Given instruction »
Please put the material from its first line up to and including the line with "209L241 205H237L231 201L221" into a Markdown table with the columns Row and Line, skipping any blank lines. Leave the pictures out of the table.

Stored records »
^^^^^^^^^^^^^^^^
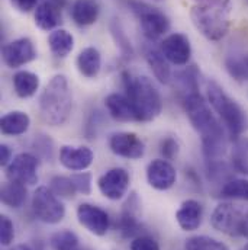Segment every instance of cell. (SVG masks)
<instances>
[{
	"label": "cell",
	"instance_id": "cell-1",
	"mask_svg": "<svg viewBox=\"0 0 248 250\" xmlns=\"http://www.w3.org/2000/svg\"><path fill=\"white\" fill-rule=\"evenodd\" d=\"M182 105L189 123L200 135L205 160L224 159L227 153V131L213 114L208 99L199 92H193L182 98Z\"/></svg>",
	"mask_w": 248,
	"mask_h": 250
},
{
	"label": "cell",
	"instance_id": "cell-2",
	"mask_svg": "<svg viewBox=\"0 0 248 250\" xmlns=\"http://www.w3.org/2000/svg\"><path fill=\"white\" fill-rule=\"evenodd\" d=\"M231 0H199L191 10L190 19L194 28L209 41H221L231 28Z\"/></svg>",
	"mask_w": 248,
	"mask_h": 250
},
{
	"label": "cell",
	"instance_id": "cell-3",
	"mask_svg": "<svg viewBox=\"0 0 248 250\" xmlns=\"http://www.w3.org/2000/svg\"><path fill=\"white\" fill-rule=\"evenodd\" d=\"M121 77L125 95L136 112L138 123L154 121L163 111L161 95L154 83L147 76H134L129 71H124Z\"/></svg>",
	"mask_w": 248,
	"mask_h": 250
},
{
	"label": "cell",
	"instance_id": "cell-4",
	"mask_svg": "<svg viewBox=\"0 0 248 250\" xmlns=\"http://www.w3.org/2000/svg\"><path fill=\"white\" fill-rule=\"evenodd\" d=\"M206 99L224 125L227 134L232 141L243 137L248 126L247 112L232 99L216 82L210 80L206 84Z\"/></svg>",
	"mask_w": 248,
	"mask_h": 250
},
{
	"label": "cell",
	"instance_id": "cell-5",
	"mask_svg": "<svg viewBox=\"0 0 248 250\" xmlns=\"http://www.w3.org/2000/svg\"><path fill=\"white\" fill-rule=\"evenodd\" d=\"M73 109V96L64 74L54 76L39 96V115L51 126L64 125Z\"/></svg>",
	"mask_w": 248,
	"mask_h": 250
},
{
	"label": "cell",
	"instance_id": "cell-6",
	"mask_svg": "<svg viewBox=\"0 0 248 250\" xmlns=\"http://www.w3.org/2000/svg\"><path fill=\"white\" fill-rule=\"evenodd\" d=\"M128 4L134 15L139 19L141 29L148 41H155L169 32L170 19L164 12L141 0H129Z\"/></svg>",
	"mask_w": 248,
	"mask_h": 250
},
{
	"label": "cell",
	"instance_id": "cell-7",
	"mask_svg": "<svg viewBox=\"0 0 248 250\" xmlns=\"http://www.w3.org/2000/svg\"><path fill=\"white\" fill-rule=\"evenodd\" d=\"M32 212L45 224H58L65 217V207L50 187H38L32 195Z\"/></svg>",
	"mask_w": 248,
	"mask_h": 250
},
{
	"label": "cell",
	"instance_id": "cell-8",
	"mask_svg": "<svg viewBox=\"0 0 248 250\" xmlns=\"http://www.w3.org/2000/svg\"><path fill=\"white\" fill-rule=\"evenodd\" d=\"M247 209L241 205H237L231 201L221 202L210 215V224L215 230L231 236L238 237L241 231V224Z\"/></svg>",
	"mask_w": 248,
	"mask_h": 250
},
{
	"label": "cell",
	"instance_id": "cell-9",
	"mask_svg": "<svg viewBox=\"0 0 248 250\" xmlns=\"http://www.w3.org/2000/svg\"><path fill=\"white\" fill-rule=\"evenodd\" d=\"M38 167L39 159L32 153H20L6 167V178L10 182L32 187L38 184Z\"/></svg>",
	"mask_w": 248,
	"mask_h": 250
},
{
	"label": "cell",
	"instance_id": "cell-10",
	"mask_svg": "<svg viewBox=\"0 0 248 250\" xmlns=\"http://www.w3.org/2000/svg\"><path fill=\"white\" fill-rule=\"evenodd\" d=\"M77 220L78 223L92 234L95 236H105L109 230L111 226V220H109V214L93 204H80L77 207Z\"/></svg>",
	"mask_w": 248,
	"mask_h": 250
},
{
	"label": "cell",
	"instance_id": "cell-11",
	"mask_svg": "<svg viewBox=\"0 0 248 250\" xmlns=\"http://www.w3.org/2000/svg\"><path fill=\"white\" fill-rule=\"evenodd\" d=\"M139 209L141 202L135 192L129 193L128 199L122 205L121 215L118 218V231L122 239H135L141 236V223H139Z\"/></svg>",
	"mask_w": 248,
	"mask_h": 250
},
{
	"label": "cell",
	"instance_id": "cell-12",
	"mask_svg": "<svg viewBox=\"0 0 248 250\" xmlns=\"http://www.w3.org/2000/svg\"><path fill=\"white\" fill-rule=\"evenodd\" d=\"M129 184L131 178L124 167H112L97 179V188L100 193L111 201L122 199L128 192Z\"/></svg>",
	"mask_w": 248,
	"mask_h": 250
},
{
	"label": "cell",
	"instance_id": "cell-13",
	"mask_svg": "<svg viewBox=\"0 0 248 250\" xmlns=\"http://www.w3.org/2000/svg\"><path fill=\"white\" fill-rule=\"evenodd\" d=\"M109 148L114 154L129 160L142 159L145 154L144 141L135 132H128V131L112 134L109 138Z\"/></svg>",
	"mask_w": 248,
	"mask_h": 250
},
{
	"label": "cell",
	"instance_id": "cell-14",
	"mask_svg": "<svg viewBox=\"0 0 248 250\" xmlns=\"http://www.w3.org/2000/svg\"><path fill=\"white\" fill-rule=\"evenodd\" d=\"M1 59L9 68H19L37 59V50L34 42L23 37L18 38L1 48Z\"/></svg>",
	"mask_w": 248,
	"mask_h": 250
},
{
	"label": "cell",
	"instance_id": "cell-15",
	"mask_svg": "<svg viewBox=\"0 0 248 250\" xmlns=\"http://www.w3.org/2000/svg\"><path fill=\"white\" fill-rule=\"evenodd\" d=\"M160 50L169 62L174 65H186L191 57V45L190 40L185 34L174 32L163 40L160 44Z\"/></svg>",
	"mask_w": 248,
	"mask_h": 250
},
{
	"label": "cell",
	"instance_id": "cell-16",
	"mask_svg": "<svg viewBox=\"0 0 248 250\" xmlns=\"http://www.w3.org/2000/svg\"><path fill=\"white\" fill-rule=\"evenodd\" d=\"M147 181L157 190H169L177 181L176 167L164 159L153 160L147 167Z\"/></svg>",
	"mask_w": 248,
	"mask_h": 250
},
{
	"label": "cell",
	"instance_id": "cell-17",
	"mask_svg": "<svg viewBox=\"0 0 248 250\" xmlns=\"http://www.w3.org/2000/svg\"><path fill=\"white\" fill-rule=\"evenodd\" d=\"M95 153L86 146H62L60 148V163L71 172H83L92 166Z\"/></svg>",
	"mask_w": 248,
	"mask_h": 250
},
{
	"label": "cell",
	"instance_id": "cell-18",
	"mask_svg": "<svg viewBox=\"0 0 248 250\" xmlns=\"http://www.w3.org/2000/svg\"><path fill=\"white\" fill-rule=\"evenodd\" d=\"M105 106L111 118L119 123H138L136 112L125 93H111L105 99Z\"/></svg>",
	"mask_w": 248,
	"mask_h": 250
},
{
	"label": "cell",
	"instance_id": "cell-19",
	"mask_svg": "<svg viewBox=\"0 0 248 250\" xmlns=\"http://www.w3.org/2000/svg\"><path fill=\"white\" fill-rule=\"evenodd\" d=\"M203 207L196 199H186L176 212V221L185 231H194L202 226Z\"/></svg>",
	"mask_w": 248,
	"mask_h": 250
},
{
	"label": "cell",
	"instance_id": "cell-20",
	"mask_svg": "<svg viewBox=\"0 0 248 250\" xmlns=\"http://www.w3.org/2000/svg\"><path fill=\"white\" fill-rule=\"evenodd\" d=\"M144 57L148 62L154 77L161 83V84H169L172 82V70L169 65V60L164 57L160 48L154 47L153 44H148L144 47Z\"/></svg>",
	"mask_w": 248,
	"mask_h": 250
},
{
	"label": "cell",
	"instance_id": "cell-21",
	"mask_svg": "<svg viewBox=\"0 0 248 250\" xmlns=\"http://www.w3.org/2000/svg\"><path fill=\"white\" fill-rule=\"evenodd\" d=\"M100 15V6L96 0H74L71 4V18L78 26L93 25Z\"/></svg>",
	"mask_w": 248,
	"mask_h": 250
},
{
	"label": "cell",
	"instance_id": "cell-22",
	"mask_svg": "<svg viewBox=\"0 0 248 250\" xmlns=\"http://www.w3.org/2000/svg\"><path fill=\"white\" fill-rule=\"evenodd\" d=\"M31 126V118L23 111H10L4 114L0 120V129L1 134L18 137L23 135Z\"/></svg>",
	"mask_w": 248,
	"mask_h": 250
},
{
	"label": "cell",
	"instance_id": "cell-23",
	"mask_svg": "<svg viewBox=\"0 0 248 250\" xmlns=\"http://www.w3.org/2000/svg\"><path fill=\"white\" fill-rule=\"evenodd\" d=\"M62 22L61 9L56 7L50 1H42L35 9V25L42 31H56Z\"/></svg>",
	"mask_w": 248,
	"mask_h": 250
},
{
	"label": "cell",
	"instance_id": "cell-24",
	"mask_svg": "<svg viewBox=\"0 0 248 250\" xmlns=\"http://www.w3.org/2000/svg\"><path fill=\"white\" fill-rule=\"evenodd\" d=\"M76 62L81 76L87 79H95L102 68V56L97 48L87 47L80 51Z\"/></svg>",
	"mask_w": 248,
	"mask_h": 250
},
{
	"label": "cell",
	"instance_id": "cell-25",
	"mask_svg": "<svg viewBox=\"0 0 248 250\" xmlns=\"http://www.w3.org/2000/svg\"><path fill=\"white\" fill-rule=\"evenodd\" d=\"M39 84H41V80H39V76L32 73V71H28V70H20L18 71L15 76H13V89H15V93L22 98V99H26V98H31L37 93V90L39 89Z\"/></svg>",
	"mask_w": 248,
	"mask_h": 250
},
{
	"label": "cell",
	"instance_id": "cell-26",
	"mask_svg": "<svg viewBox=\"0 0 248 250\" xmlns=\"http://www.w3.org/2000/svg\"><path fill=\"white\" fill-rule=\"evenodd\" d=\"M26 198H28V189L25 185L10 181L1 185L0 199L6 207L18 209L26 202Z\"/></svg>",
	"mask_w": 248,
	"mask_h": 250
},
{
	"label": "cell",
	"instance_id": "cell-27",
	"mask_svg": "<svg viewBox=\"0 0 248 250\" xmlns=\"http://www.w3.org/2000/svg\"><path fill=\"white\" fill-rule=\"evenodd\" d=\"M48 45L56 57L64 59L74 48V37L67 29H56L48 37Z\"/></svg>",
	"mask_w": 248,
	"mask_h": 250
},
{
	"label": "cell",
	"instance_id": "cell-28",
	"mask_svg": "<svg viewBox=\"0 0 248 250\" xmlns=\"http://www.w3.org/2000/svg\"><path fill=\"white\" fill-rule=\"evenodd\" d=\"M205 162H206V175H208V179L210 182H213L215 185H218V184H224L225 185L228 181H231L234 178L232 176L234 167L225 159L205 160Z\"/></svg>",
	"mask_w": 248,
	"mask_h": 250
},
{
	"label": "cell",
	"instance_id": "cell-29",
	"mask_svg": "<svg viewBox=\"0 0 248 250\" xmlns=\"http://www.w3.org/2000/svg\"><path fill=\"white\" fill-rule=\"evenodd\" d=\"M231 165L235 172L248 175V137H240L234 141L231 151Z\"/></svg>",
	"mask_w": 248,
	"mask_h": 250
},
{
	"label": "cell",
	"instance_id": "cell-30",
	"mask_svg": "<svg viewBox=\"0 0 248 250\" xmlns=\"http://www.w3.org/2000/svg\"><path fill=\"white\" fill-rule=\"evenodd\" d=\"M174 79H176L183 96L193 93V92H199V71H197L196 65H189L185 70L177 71L174 74Z\"/></svg>",
	"mask_w": 248,
	"mask_h": 250
},
{
	"label": "cell",
	"instance_id": "cell-31",
	"mask_svg": "<svg viewBox=\"0 0 248 250\" xmlns=\"http://www.w3.org/2000/svg\"><path fill=\"white\" fill-rule=\"evenodd\" d=\"M50 245L53 250H90L80 246L77 234L71 230H60L54 233L50 239Z\"/></svg>",
	"mask_w": 248,
	"mask_h": 250
},
{
	"label": "cell",
	"instance_id": "cell-32",
	"mask_svg": "<svg viewBox=\"0 0 248 250\" xmlns=\"http://www.w3.org/2000/svg\"><path fill=\"white\" fill-rule=\"evenodd\" d=\"M219 196L225 199H237V201H248V181L232 178L228 181L219 190Z\"/></svg>",
	"mask_w": 248,
	"mask_h": 250
},
{
	"label": "cell",
	"instance_id": "cell-33",
	"mask_svg": "<svg viewBox=\"0 0 248 250\" xmlns=\"http://www.w3.org/2000/svg\"><path fill=\"white\" fill-rule=\"evenodd\" d=\"M185 250H231L225 243L209 236H193L185 243Z\"/></svg>",
	"mask_w": 248,
	"mask_h": 250
},
{
	"label": "cell",
	"instance_id": "cell-34",
	"mask_svg": "<svg viewBox=\"0 0 248 250\" xmlns=\"http://www.w3.org/2000/svg\"><path fill=\"white\" fill-rule=\"evenodd\" d=\"M50 189L58 198H61V199H71L77 193L71 178H68V176H60V175L51 178V181H50Z\"/></svg>",
	"mask_w": 248,
	"mask_h": 250
},
{
	"label": "cell",
	"instance_id": "cell-35",
	"mask_svg": "<svg viewBox=\"0 0 248 250\" xmlns=\"http://www.w3.org/2000/svg\"><path fill=\"white\" fill-rule=\"evenodd\" d=\"M225 68L228 74L237 82H248V67L243 57H228L225 60Z\"/></svg>",
	"mask_w": 248,
	"mask_h": 250
},
{
	"label": "cell",
	"instance_id": "cell-36",
	"mask_svg": "<svg viewBox=\"0 0 248 250\" xmlns=\"http://www.w3.org/2000/svg\"><path fill=\"white\" fill-rule=\"evenodd\" d=\"M15 240V226L7 215L0 217V245L7 248Z\"/></svg>",
	"mask_w": 248,
	"mask_h": 250
},
{
	"label": "cell",
	"instance_id": "cell-37",
	"mask_svg": "<svg viewBox=\"0 0 248 250\" xmlns=\"http://www.w3.org/2000/svg\"><path fill=\"white\" fill-rule=\"evenodd\" d=\"M70 178L74 184L77 193H81V195L92 193V173L90 172H84V170L77 172V173H73Z\"/></svg>",
	"mask_w": 248,
	"mask_h": 250
},
{
	"label": "cell",
	"instance_id": "cell-38",
	"mask_svg": "<svg viewBox=\"0 0 248 250\" xmlns=\"http://www.w3.org/2000/svg\"><path fill=\"white\" fill-rule=\"evenodd\" d=\"M179 141L174 137H164L160 141V153L163 156L164 160H173L174 157H177L179 154Z\"/></svg>",
	"mask_w": 248,
	"mask_h": 250
},
{
	"label": "cell",
	"instance_id": "cell-39",
	"mask_svg": "<svg viewBox=\"0 0 248 250\" xmlns=\"http://www.w3.org/2000/svg\"><path fill=\"white\" fill-rule=\"evenodd\" d=\"M111 31H112V35H114L116 44L119 45L121 51H122L124 54H126V56H131V54H132V47H131V42L128 41L126 35H125L122 28H121V23L115 21V22L112 23V26H111Z\"/></svg>",
	"mask_w": 248,
	"mask_h": 250
},
{
	"label": "cell",
	"instance_id": "cell-40",
	"mask_svg": "<svg viewBox=\"0 0 248 250\" xmlns=\"http://www.w3.org/2000/svg\"><path fill=\"white\" fill-rule=\"evenodd\" d=\"M53 148H54V144H53L51 138L47 137V135H39L34 141V150L42 157H51L53 156Z\"/></svg>",
	"mask_w": 248,
	"mask_h": 250
},
{
	"label": "cell",
	"instance_id": "cell-41",
	"mask_svg": "<svg viewBox=\"0 0 248 250\" xmlns=\"http://www.w3.org/2000/svg\"><path fill=\"white\" fill-rule=\"evenodd\" d=\"M131 250H161L155 239L150 236H138L131 242Z\"/></svg>",
	"mask_w": 248,
	"mask_h": 250
},
{
	"label": "cell",
	"instance_id": "cell-42",
	"mask_svg": "<svg viewBox=\"0 0 248 250\" xmlns=\"http://www.w3.org/2000/svg\"><path fill=\"white\" fill-rule=\"evenodd\" d=\"M18 10L20 12H31L32 9H35L38 0H9Z\"/></svg>",
	"mask_w": 248,
	"mask_h": 250
},
{
	"label": "cell",
	"instance_id": "cell-43",
	"mask_svg": "<svg viewBox=\"0 0 248 250\" xmlns=\"http://www.w3.org/2000/svg\"><path fill=\"white\" fill-rule=\"evenodd\" d=\"M12 160H13L12 159V148L7 144H1L0 146V166L7 167Z\"/></svg>",
	"mask_w": 248,
	"mask_h": 250
},
{
	"label": "cell",
	"instance_id": "cell-44",
	"mask_svg": "<svg viewBox=\"0 0 248 250\" xmlns=\"http://www.w3.org/2000/svg\"><path fill=\"white\" fill-rule=\"evenodd\" d=\"M240 236L241 237H246L248 239V209L244 215V220H243V224H241V231H240Z\"/></svg>",
	"mask_w": 248,
	"mask_h": 250
},
{
	"label": "cell",
	"instance_id": "cell-45",
	"mask_svg": "<svg viewBox=\"0 0 248 250\" xmlns=\"http://www.w3.org/2000/svg\"><path fill=\"white\" fill-rule=\"evenodd\" d=\"M47 1H50L51 4H54L58 9H64L68 4V0H47Z\"/></svg>",
	"mask_w": 248,
	"mask_h": 250
},
{
	"label": "cell",
	"instance_id": "cell-46",
	"mask_svg": "<svg viewBox=\"0 0 248 250\" xmlns=\"http://www.w3.org/2000/svg\"><path fill=\"white\" fill-rule=\"evenodd\" d=\"M10 250H32L28 245H18V246H15V248H12Z\"/></svg>",
	"mask_w": 248,
	"mask_h": 250
},
{
	"label": "cell",
	"instance_id": "cell-47",
	"mask_svg": "<svg viewBox=\"0 0 248 250\" xmlns=\"http://www.w3.org/2000/svg\"><path fill=\"white\" fill-rule=\"evenodd\" d=\"M243 60H244V62L247 64V67H248V53L244 56V57H243Z\"/></svg>",
	"mask_w": 248,
	"mask_h": 250
},
{
	"label": "cell",
	"instance_id": "cell-48",
	"mask_svg": "<svg viewBox=\"0 0 248 250\" xmlns=\"http://www.w3.org/2000/svg\"><path fill=\"white\" fill-rule=\"evenodd\" d=\"M240 250H248V243L247 245H244V246H243V248H241Z\"/></svg>",
	"mask_w": 248,
	"mask_h": 250
},
{
	"label": "cell",
	"instance_id": "cell-49",
	"mask_svg": "<svg viewBox=\"0 0 248 250\" xmlns=\"http://www.w3.org/2000/svg\"><path fill=\"white\" fill-rule=\"evenodd\" d=\"M153 1H161V0H153Z\"/></svg>",
	"mask_w": 248,
	"mask_h": 250
}]
</instances>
^^^^^^^^^^^^^^^^
Expected answer »
| Row | Line |
|---|---|
| 1 | Segment every instance of cell. (SVG masks) |
| 2 | <instances> |
| 3 | [{ |
| 4 | 	"label": "cell", |
| 5 | 	"instance_id": "cell-1", |
| 6 | 	"mask_svg": "<svg viewBox=\"0 0 248 250\" xmlns=\"http://www.w3.org/2000/svg\"><path fill=\"white\" fill-rule=\"evenodd\" d=\"M182 105L189 123L200 135L205 160L224 159L227 153V131L213 114L208 99L199 92H193L182 98Z\"/></svg>", |
| 7 | 	"mask_w": 248, |
| 8 | 	"mask_h": 250 |
| 9 | }, |
| 10 | { |
| 11 | 	"label": "cell", |
| 12 | 	"instance_id": "cell-2", |
| 13 | 	"mask_svg": "<svg viewBox=\"0 0 248 250\" xmlns=\"http://www.w3.org/2000/svg\"><path fill=\"white\" fill-rule=\"evenodd\" d=\"M231 0H199L191 10L190 19L194 28L209 41H221L231 28Z\"/></svg>", |
| 14 | 	"mask_w": 248, |
| 15 | 	"mask_h": 250 |
| 16 | }, |
| 17 | { |
| 18 | 	"label": "cell", |
| 19 | 	"instance_id": "cell-3", |
| 20 | 	"mask_svg": "<svg viewBox=\"0 0 248 250\" xmlns=\"http://www.w3.org/2000/svg\"><path fill=\"white\" fill-rule=\"evenodd\" d=\"M121 77L125 95L136 112L138 123L154 121L163 111L161 95L154 83L147 76H134L129 71H124Z\"/></svg>", |
| 21 | 	"mask_w": 248, |
| 22 | 	"mask_h": 250 |
| 23 | }, |
| 24 | { |
| 25 | 	"label": "cell", |
| 26 | 	"instance_id": "cell-4", |
| 27 | 	"mask_svg": "<svg viewBox=\"0 0 248 250\" xmlns=\"http://www.w3.org/2000/svg\"><path fill=\"white\" fill-rule=\"evenodd\" d=\"M206 99L224 125L227 134L232 141L243 137L248 126L247 112L232 99L216 82L210 80L206 84Z\"/></svg>", |
| 28 | 	"mask_w": 248, |
| 29 | 	"mask_h": 250 |
| 30 | }, |
| 31 | { |
| 32 | 	"label": "cell", |
| 33 | 	"instance_id": "cell-5", |
| 34 | 	"mask_svg": "<svg viewBox=\"0 0 248 250\" xmlns=\"http://www.w3.org/2000/svg\"><path fill=\"white\" fill-rule=\"evenodd\" d=\"M73 109V96L64 74L54 76L39 96V115L51 126L64 125Z\"/></svg>", |
| 35 | 	"mask_w": 248, |
| 36 | 	"mask_h": 250 |
| 37 | }, |
| 38 | { |
| 39 | 	"label": "cell", |
| 40 | 	"instance_id": "cell-6", |
| 41 | 	"mask_svg": "<svg viewBox=\"0 0 248 250\" xmlns=\"http://www.w3.org/2000/svg\"><path fill=\"white\" fill-rule=\"evenodd\" d=\"M128 4L134 15L139 19L141 29L148 41H155L169 32L170 19L164 12L141 0H129Z\"/></svg>", |
| 42 | 	"mask_w": 248, |
| 43 | 	"mask_h": 250 |
| 44 | }, |
| 45 | { |
| 46 | 	"label": "cell", |
| 47 | 	"instance_id": "cell-7", |
| 48 | 	"mask_svg": "<svg viewBox=\"0 0 248 250\" xmlns=\"http://www.w3.org/2000/svg\"><path fill=\"white\" fill-rule=\"evenodd\" d=\"M32 212L45 224H58L65 217V207L50 187H38L32 195Z\"/></svg>", |
| 49 | 	"mask_w": 248, |
| 50 | 	"mask_h": 250 |
| 51 | }, |
| 52 | { |
| 53 | 	"label": "cell", |
| 54 | 	"instance_id": "cell-8", |
| 55 | 	"mask_svg": "<svg viewBox=\"0 0 248 250\" xmlns=\"http://www.w3.org/2000/svg\"><path fill=\"white\" fill-rule=\"evenodd\" d=\"M247 209L241 205H237L231 201L221 202L210 215V224L215 230L231 236L238 237L241 231V224Z\"/></svg>", |